Por lo que respecta a esta virtud, nos faltaría completar lo que hace referencia a lo que se debe: la deuda. Tal deuda puede ser de orden moral y no legal, cuando la exigencia de dar nace de la honestidad de la virtud o, lo que es lo mismo, de la propia conciencia de haber recibido un bien que es justo devolver. Si la deuda se presenta como apremiante o como necesaria para conservar la buena conciencia y el bien común, entonces habrá que practicar las virtudes de gratitud al bienhechor, veracidad o sinceridad y, en el caso de haber recibido un mal, la vindicación. Es claro que con el agradecimiento se recuerdan los servicios y beneficios que otro nos tributó y se tiene la voluntad de remunerárselos. Esta gratitud puede concretarse de maneras muy diversas: un detalle, un pensamiento, una palabra, un regalo, un gesto, etc. Respecto a la realidad, uno debe ser veraz de tal manera que sus palabras y sus gestos “sean conformes a la realidad” y, por lo tanto, se manifieste exteriormente lo que realmente se piensa y no algo distinto. La mentira o la simulación son formas de faltar a la verdad que siempre tiene consecuencias, en uno mismo y en la vida social. En cambio, cuando se dice la verdad respecto de sí mismo y no se exageran, pero tampoco se disminuyen las propias cualidades, entonces se puede hablar de la virtud de la humildad. Agradecimiento, veracidad y humildad responden a un bien recibido. En el caso contrario, al recibir un daño o un mal, lo debido o justo se regula con la vindicación o venganza. Ésta, sin embargo, sólo es lícita, cuando en el castigo debido se busca el bien del culpable y se lleva a cabo además, de manera proporcionada y según la recta razón –lo que implica no dejarse llevar por la rabia.

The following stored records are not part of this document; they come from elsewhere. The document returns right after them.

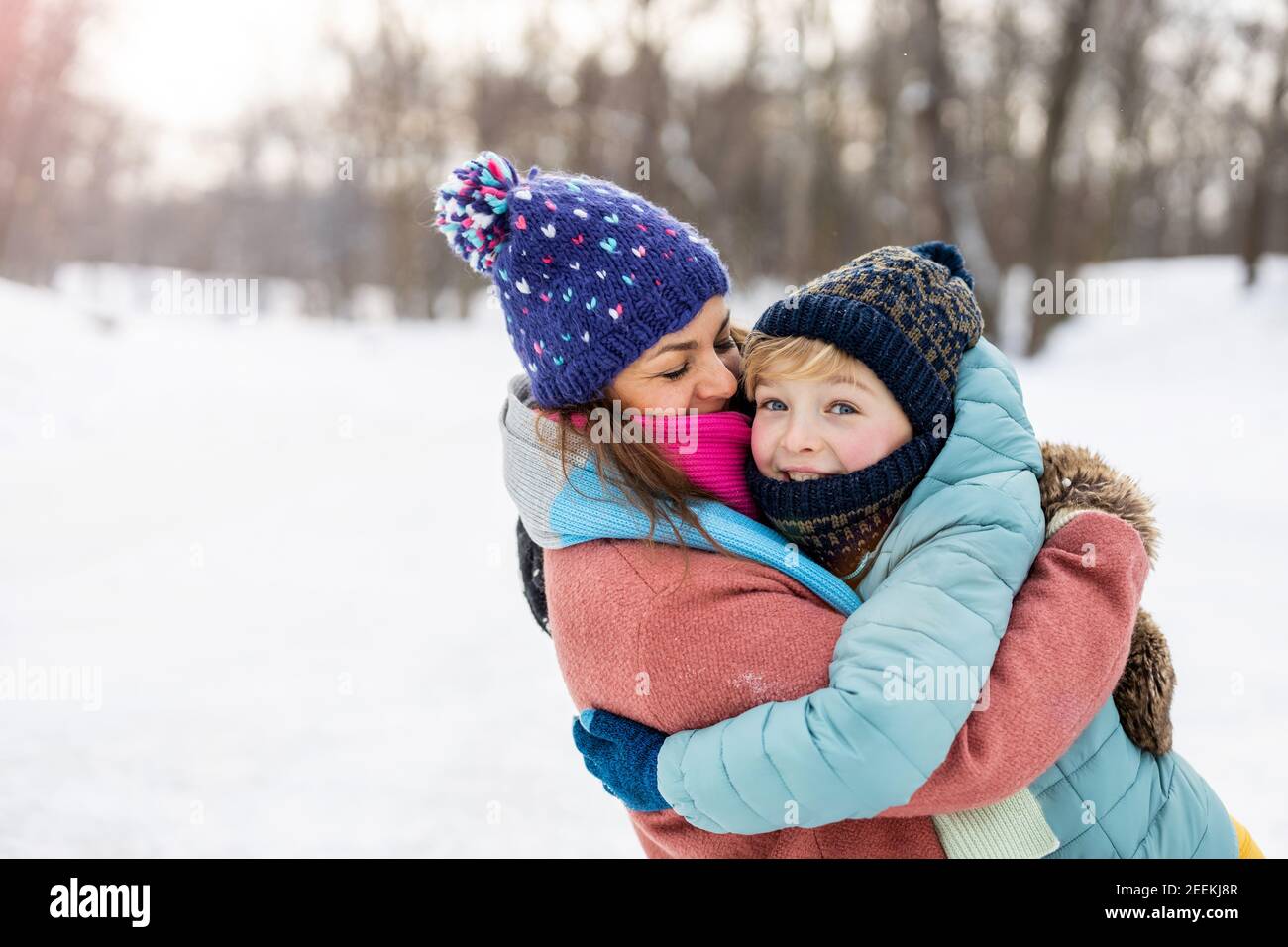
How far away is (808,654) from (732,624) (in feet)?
0.40

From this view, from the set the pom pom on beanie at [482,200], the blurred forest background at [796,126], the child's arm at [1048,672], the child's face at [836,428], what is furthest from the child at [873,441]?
the blurred forest background at [796,126]

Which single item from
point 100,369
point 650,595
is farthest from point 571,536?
point 100,369

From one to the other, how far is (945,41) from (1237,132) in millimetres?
16575

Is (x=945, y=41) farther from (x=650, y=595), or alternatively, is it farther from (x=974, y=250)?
(x=650, y=595)

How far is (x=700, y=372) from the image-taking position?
79.1 inches

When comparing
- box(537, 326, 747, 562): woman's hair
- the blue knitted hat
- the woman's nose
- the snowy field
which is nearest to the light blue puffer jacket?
box(537, 326, 747, 562): woman's hair

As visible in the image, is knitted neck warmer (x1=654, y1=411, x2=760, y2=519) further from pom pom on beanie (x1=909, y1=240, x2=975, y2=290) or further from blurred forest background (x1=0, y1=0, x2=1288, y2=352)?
blurred forest background (x1=0, y1=0, x2=1288, y2=352)

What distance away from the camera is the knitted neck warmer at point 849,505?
174 cm

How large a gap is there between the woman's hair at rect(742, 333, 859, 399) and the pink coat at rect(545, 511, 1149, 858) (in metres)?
0.35

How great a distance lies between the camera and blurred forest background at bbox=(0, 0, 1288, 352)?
1454 cm

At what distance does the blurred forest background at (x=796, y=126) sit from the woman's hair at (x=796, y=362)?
966cm

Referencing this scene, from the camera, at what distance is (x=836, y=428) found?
5.88 feet

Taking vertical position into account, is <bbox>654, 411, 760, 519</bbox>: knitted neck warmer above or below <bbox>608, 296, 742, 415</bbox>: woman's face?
below
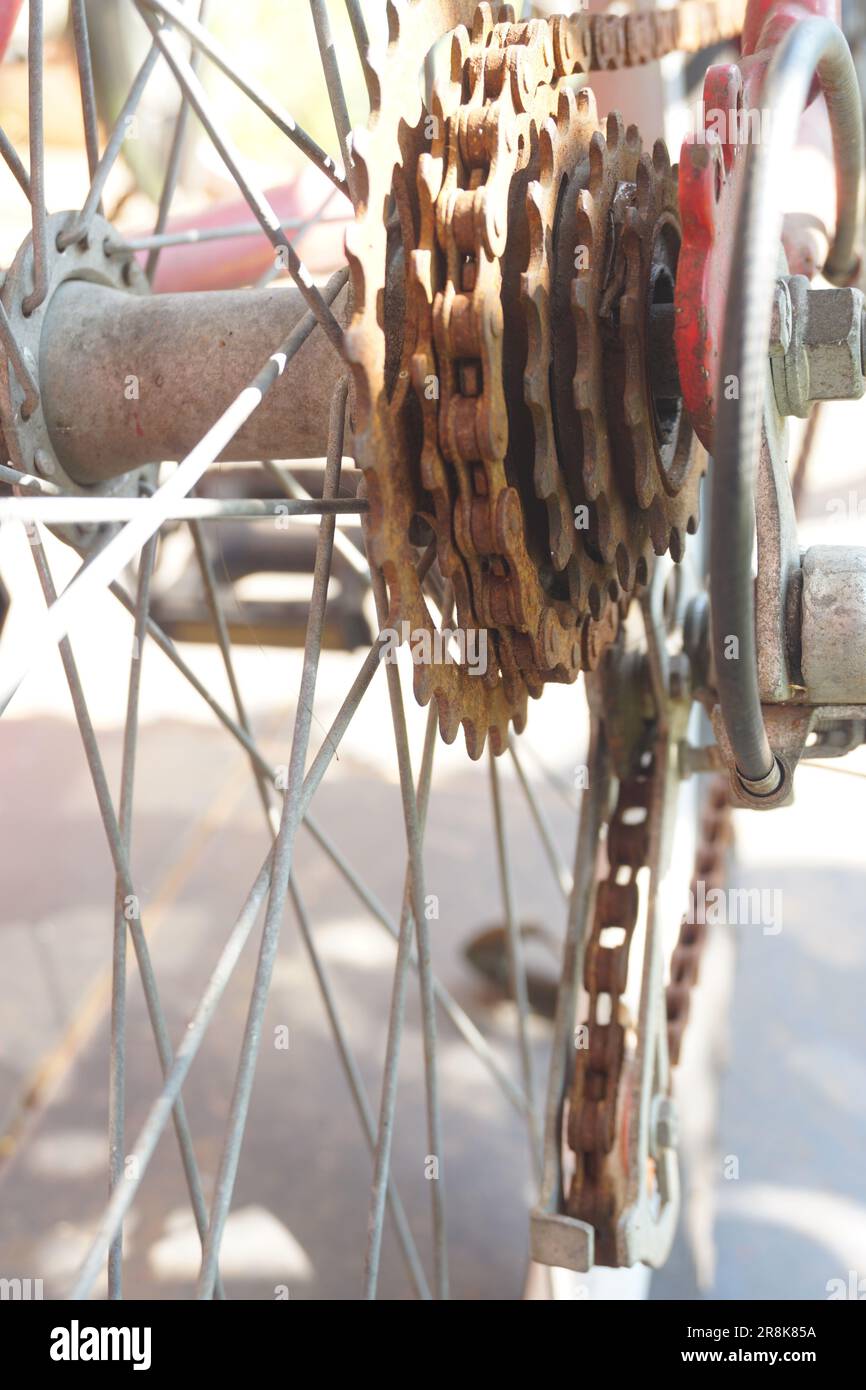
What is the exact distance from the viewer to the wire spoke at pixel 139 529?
57cm

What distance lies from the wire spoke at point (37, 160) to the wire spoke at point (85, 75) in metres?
0.04

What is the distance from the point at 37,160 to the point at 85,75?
130mm

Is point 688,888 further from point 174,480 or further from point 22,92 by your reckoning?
point 22,92

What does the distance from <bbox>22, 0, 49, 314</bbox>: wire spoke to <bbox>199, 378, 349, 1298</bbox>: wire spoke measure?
0.23 meters

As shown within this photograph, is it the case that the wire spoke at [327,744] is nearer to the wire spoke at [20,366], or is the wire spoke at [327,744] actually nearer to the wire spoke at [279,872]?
the wire spoke at [279,872]

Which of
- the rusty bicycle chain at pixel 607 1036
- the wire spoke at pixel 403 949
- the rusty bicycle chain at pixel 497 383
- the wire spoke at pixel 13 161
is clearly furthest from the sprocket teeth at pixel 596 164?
the rusty bicycle chain at pixel 607 1036

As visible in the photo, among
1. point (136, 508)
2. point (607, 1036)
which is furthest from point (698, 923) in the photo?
point (136, 508)

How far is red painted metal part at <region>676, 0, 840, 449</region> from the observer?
0.64 meters

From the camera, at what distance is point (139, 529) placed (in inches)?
24.6

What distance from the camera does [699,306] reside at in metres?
0.65

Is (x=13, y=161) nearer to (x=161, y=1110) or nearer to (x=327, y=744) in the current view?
(x=327, y=744)

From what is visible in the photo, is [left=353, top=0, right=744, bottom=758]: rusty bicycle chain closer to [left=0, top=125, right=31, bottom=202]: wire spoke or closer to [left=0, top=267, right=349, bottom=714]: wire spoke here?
[left=0, top=267, right=349, bottom=714]: wire spoke

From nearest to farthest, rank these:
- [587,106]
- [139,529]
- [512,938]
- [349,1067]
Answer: [139,529], [587,106], [349,1067], [512,938]
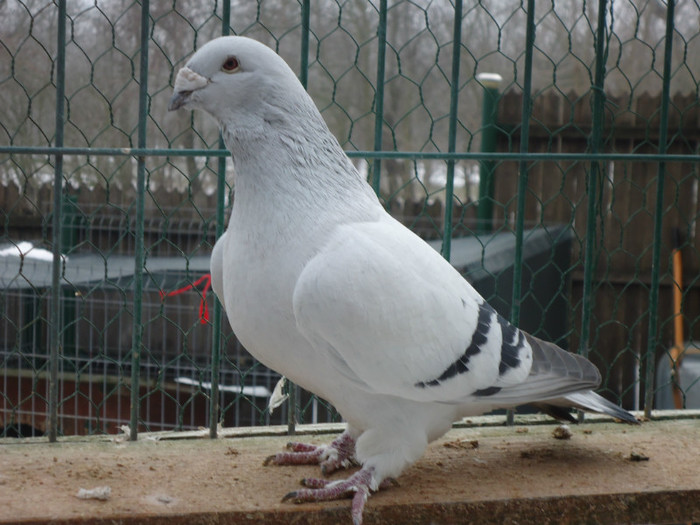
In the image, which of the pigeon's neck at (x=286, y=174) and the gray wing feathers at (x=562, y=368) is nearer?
the pigeon's neck at (x=286, y=174)

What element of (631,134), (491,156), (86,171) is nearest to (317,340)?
(491,156)

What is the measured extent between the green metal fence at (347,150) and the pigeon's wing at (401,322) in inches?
25.3

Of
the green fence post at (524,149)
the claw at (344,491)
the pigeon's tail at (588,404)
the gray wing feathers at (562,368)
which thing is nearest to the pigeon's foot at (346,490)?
the claw at (344,491)

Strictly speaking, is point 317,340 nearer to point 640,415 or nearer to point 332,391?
point 332,391

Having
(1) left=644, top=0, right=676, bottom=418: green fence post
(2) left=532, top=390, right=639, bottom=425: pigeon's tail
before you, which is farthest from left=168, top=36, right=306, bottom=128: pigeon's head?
(1) left=644, top=0, right=676, bottom=418: green fence post

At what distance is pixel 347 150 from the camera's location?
3297 mm

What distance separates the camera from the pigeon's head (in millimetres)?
1706

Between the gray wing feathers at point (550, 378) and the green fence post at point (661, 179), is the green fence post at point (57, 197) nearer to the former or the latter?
the gray wing feathers at point (550, 378)

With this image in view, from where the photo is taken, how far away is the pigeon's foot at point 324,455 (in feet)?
6.84

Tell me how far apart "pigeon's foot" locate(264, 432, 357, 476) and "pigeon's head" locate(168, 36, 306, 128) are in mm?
937

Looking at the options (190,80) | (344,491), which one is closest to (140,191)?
(190,80)

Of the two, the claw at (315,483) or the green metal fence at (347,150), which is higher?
the green metal fence at (347,150)

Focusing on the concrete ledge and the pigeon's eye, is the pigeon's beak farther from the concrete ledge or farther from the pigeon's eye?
the concrete ledge

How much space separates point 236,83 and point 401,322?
66 cm
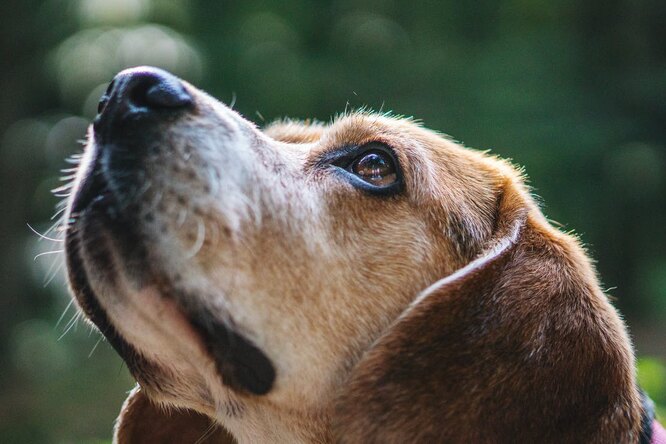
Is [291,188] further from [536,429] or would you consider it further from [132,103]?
[536,429]

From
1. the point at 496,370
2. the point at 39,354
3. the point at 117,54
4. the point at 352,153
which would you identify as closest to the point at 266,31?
the point at 117,54

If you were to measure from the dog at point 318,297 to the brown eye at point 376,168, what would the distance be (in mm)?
13

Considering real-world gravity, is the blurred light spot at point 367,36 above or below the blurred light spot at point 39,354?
above

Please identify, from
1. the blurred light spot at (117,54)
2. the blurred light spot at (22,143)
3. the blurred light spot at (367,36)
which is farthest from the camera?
the blurred light spot at (22,143)

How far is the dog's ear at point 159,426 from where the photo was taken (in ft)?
12.1

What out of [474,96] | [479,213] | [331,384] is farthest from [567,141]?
[331,384]

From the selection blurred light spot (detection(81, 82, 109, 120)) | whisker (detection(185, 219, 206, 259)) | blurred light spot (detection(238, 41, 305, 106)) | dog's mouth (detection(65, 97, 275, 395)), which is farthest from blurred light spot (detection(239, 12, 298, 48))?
whisker (detection(185, 219, 206, 259))

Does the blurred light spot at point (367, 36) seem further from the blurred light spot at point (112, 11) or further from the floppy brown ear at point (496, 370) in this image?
the floppy brown ear at point (496, 370)

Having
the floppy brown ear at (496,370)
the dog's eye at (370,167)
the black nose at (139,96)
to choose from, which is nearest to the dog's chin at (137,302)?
the black nose at (139,96)

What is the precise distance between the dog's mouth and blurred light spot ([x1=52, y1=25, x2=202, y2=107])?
7.90m

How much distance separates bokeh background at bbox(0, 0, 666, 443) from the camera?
1116 centimetres

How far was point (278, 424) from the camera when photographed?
313 cm

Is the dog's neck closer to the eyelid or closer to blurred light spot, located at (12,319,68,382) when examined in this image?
the eyelid

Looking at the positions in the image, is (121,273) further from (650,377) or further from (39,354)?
(39,354)
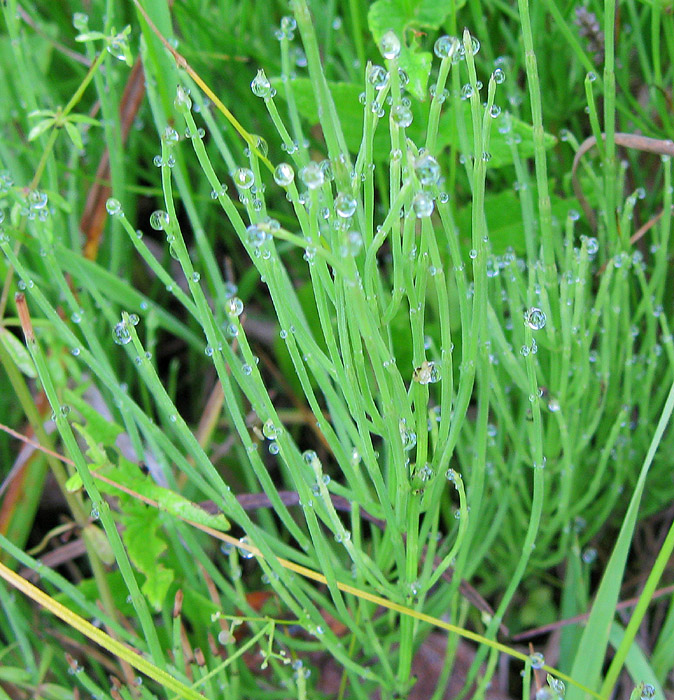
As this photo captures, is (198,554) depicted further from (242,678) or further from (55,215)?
(55,215)

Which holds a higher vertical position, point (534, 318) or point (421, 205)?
point (421, 205)

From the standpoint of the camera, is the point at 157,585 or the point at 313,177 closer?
the point at 313,177

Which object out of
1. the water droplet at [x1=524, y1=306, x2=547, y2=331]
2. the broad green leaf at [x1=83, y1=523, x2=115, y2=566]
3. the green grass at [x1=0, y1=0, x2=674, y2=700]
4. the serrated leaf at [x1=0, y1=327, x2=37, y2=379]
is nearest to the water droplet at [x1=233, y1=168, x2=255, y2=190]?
the green grass at [x1=0, y1=0, x2=674, y2=700]

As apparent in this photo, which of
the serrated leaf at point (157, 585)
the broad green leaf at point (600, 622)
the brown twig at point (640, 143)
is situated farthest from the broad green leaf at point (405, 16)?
the serrated leaf at point (157, 585)

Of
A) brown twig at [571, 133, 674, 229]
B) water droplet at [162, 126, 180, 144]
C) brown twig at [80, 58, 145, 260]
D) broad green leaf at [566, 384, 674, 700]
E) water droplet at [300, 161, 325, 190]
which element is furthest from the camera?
brown twig at [80, 58, 145, 260]

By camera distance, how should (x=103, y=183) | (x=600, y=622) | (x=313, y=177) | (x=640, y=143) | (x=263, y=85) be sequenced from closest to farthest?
(x=313, y=177) → (x=263, y=85) → (x=600, y=622) → (x=640, y=143) → (x=103, y=183)

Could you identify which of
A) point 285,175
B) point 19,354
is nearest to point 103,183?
point 19,354

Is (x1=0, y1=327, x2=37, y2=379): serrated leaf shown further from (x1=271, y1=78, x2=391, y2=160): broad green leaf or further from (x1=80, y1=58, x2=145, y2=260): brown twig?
(x1=271, y1=78, x2=391, y2=160): broad green leaf

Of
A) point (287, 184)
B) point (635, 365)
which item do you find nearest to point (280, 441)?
point (287, 184)

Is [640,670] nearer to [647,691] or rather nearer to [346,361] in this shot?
[647,691]
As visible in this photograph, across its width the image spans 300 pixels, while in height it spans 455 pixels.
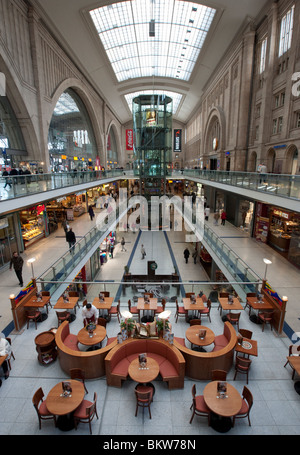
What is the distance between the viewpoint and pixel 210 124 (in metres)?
31.1

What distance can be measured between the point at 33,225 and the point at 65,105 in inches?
625

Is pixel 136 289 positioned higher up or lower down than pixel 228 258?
lower down

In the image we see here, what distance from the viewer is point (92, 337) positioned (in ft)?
20.0

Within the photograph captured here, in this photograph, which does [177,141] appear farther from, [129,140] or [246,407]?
[246,407]

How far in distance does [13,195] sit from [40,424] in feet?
24.0

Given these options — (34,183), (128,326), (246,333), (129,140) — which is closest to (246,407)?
(246,333)

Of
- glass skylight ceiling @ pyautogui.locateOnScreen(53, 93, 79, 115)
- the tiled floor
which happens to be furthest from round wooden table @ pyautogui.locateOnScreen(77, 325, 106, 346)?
glass skylight ceiling @ pyautogui.locateOnScreen(53, 93, 79, 115)

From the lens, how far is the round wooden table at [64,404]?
14.0 ft

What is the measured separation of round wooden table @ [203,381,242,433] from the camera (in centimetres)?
422

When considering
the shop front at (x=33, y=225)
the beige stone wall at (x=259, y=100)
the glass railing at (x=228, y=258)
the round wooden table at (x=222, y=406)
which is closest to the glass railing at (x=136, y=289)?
the glass railing at (x=228, y=258)

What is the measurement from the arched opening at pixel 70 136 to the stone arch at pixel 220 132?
14.8 meters

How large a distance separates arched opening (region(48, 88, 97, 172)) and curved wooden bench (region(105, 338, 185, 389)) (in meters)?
20.2

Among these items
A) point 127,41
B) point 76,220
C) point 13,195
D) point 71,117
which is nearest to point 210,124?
point 127,41
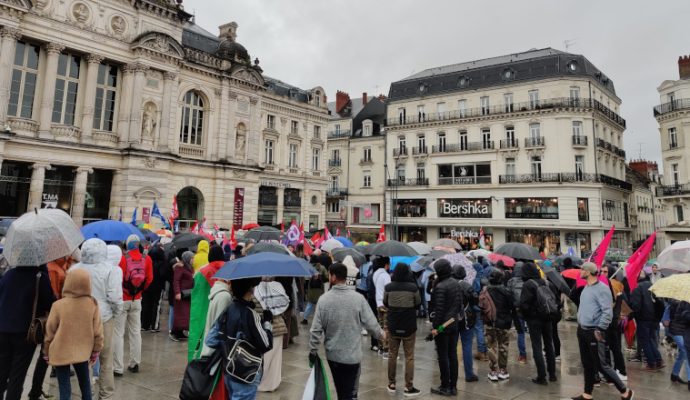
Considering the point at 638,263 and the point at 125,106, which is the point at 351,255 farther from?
the point at 125,106

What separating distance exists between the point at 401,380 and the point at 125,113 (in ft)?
80.0

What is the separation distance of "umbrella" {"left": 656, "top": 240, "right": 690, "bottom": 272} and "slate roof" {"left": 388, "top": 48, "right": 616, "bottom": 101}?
105 feet

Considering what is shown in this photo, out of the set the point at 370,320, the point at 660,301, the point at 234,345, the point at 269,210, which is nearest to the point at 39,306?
the point at 234,345

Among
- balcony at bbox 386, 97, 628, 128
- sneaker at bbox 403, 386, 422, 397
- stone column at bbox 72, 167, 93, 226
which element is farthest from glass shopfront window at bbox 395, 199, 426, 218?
sneaker at bbox 403, 386, 422, 397

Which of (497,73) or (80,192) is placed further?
(497,73)

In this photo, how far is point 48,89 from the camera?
21859 millimetres

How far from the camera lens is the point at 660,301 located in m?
8.28

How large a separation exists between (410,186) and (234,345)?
126 ft

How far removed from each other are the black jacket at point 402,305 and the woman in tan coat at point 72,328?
3.87 metres

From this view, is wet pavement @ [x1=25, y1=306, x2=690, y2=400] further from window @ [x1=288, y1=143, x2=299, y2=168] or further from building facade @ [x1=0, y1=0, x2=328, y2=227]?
window @ [x1=288, y1=143, x2=299, y2=168]

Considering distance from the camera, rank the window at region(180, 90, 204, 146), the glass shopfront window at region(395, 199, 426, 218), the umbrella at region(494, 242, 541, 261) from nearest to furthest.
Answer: the umbrella at region(494, 242, 541, 261) < the window at region(180, 90, 204, 146) < the glass shopfront window at region(395, 199, 426, 218)

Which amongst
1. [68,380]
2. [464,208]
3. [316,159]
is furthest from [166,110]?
[464,208]

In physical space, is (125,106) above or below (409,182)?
above

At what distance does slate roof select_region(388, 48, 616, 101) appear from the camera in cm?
3497
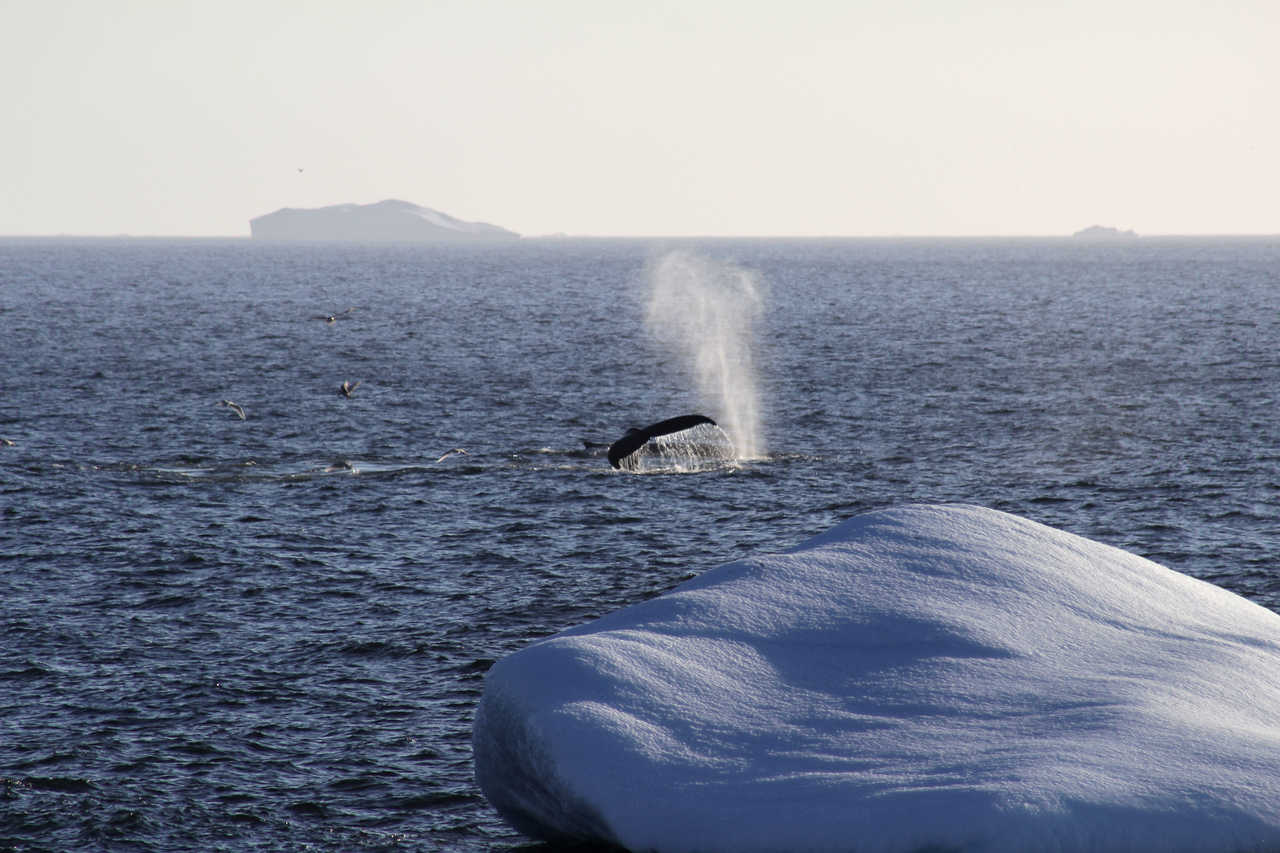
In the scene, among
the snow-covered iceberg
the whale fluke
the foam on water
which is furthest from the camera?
the foam on water

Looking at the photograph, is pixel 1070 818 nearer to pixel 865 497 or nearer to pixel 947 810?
pixel 947 810

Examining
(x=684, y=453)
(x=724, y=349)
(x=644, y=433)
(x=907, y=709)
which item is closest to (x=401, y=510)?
(x=644, y=433)

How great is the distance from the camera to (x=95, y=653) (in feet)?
86.3

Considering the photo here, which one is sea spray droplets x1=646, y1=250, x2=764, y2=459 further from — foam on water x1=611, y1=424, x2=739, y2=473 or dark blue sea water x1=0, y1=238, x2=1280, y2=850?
dark blue sea water x1=0, y1=238, x2=1280, y2=850

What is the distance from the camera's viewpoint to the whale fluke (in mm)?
37125

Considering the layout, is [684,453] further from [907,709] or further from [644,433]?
[907,709]

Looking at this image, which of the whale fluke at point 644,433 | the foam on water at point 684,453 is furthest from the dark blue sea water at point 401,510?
the foam on water at point 684,453

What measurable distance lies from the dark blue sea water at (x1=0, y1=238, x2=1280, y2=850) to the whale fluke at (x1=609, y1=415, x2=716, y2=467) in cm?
109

En último lugar, encontramos situaciones en que la deuda no es tan apremiante, pero sí es indispensable salvarla para conservar la buena convivencia. Respecto al trato entre las personas, éste es correcto sólo cuando es regulado en palabras y obras por la afabilidad o amistad. Esta virtud es, en cierto modo, una necesidad para una sana vida social, porque, como dice Aristóteles: “nadie puede aguantar un solo día de trato con un triste o con una persona desagradable”. Así es como todos sentimos cierta obligación de “ser afable con los que nos rodean, salvo el caso de que sea útil entristecer a alguno” (Suma Teológica, II-IIa, q. 114, a. 2). Esto último es así cuando, por el bien del otro, como al librarle de un mal o al corregirle, no se le pueda dar gusto en algo concreto; mientras que, por el contrario, se le hace un mal, aunque no lo parezca, al adularle, pues no se busca la verdad ni el bien. Cuando la deuda corresponde a bienes exteriores, como riquezas o cosas semejantes, se ejercita la liberalidad o generosidad, que es el recto uso de los bienes, un término medio entre la avaricia y el despilfarro.
Vemos, pues, cuántas “obligaciones” nacerán del interior del hombre virtuoso si de veras quiere ser feliz no sólo él sino también hacer felices a los demás.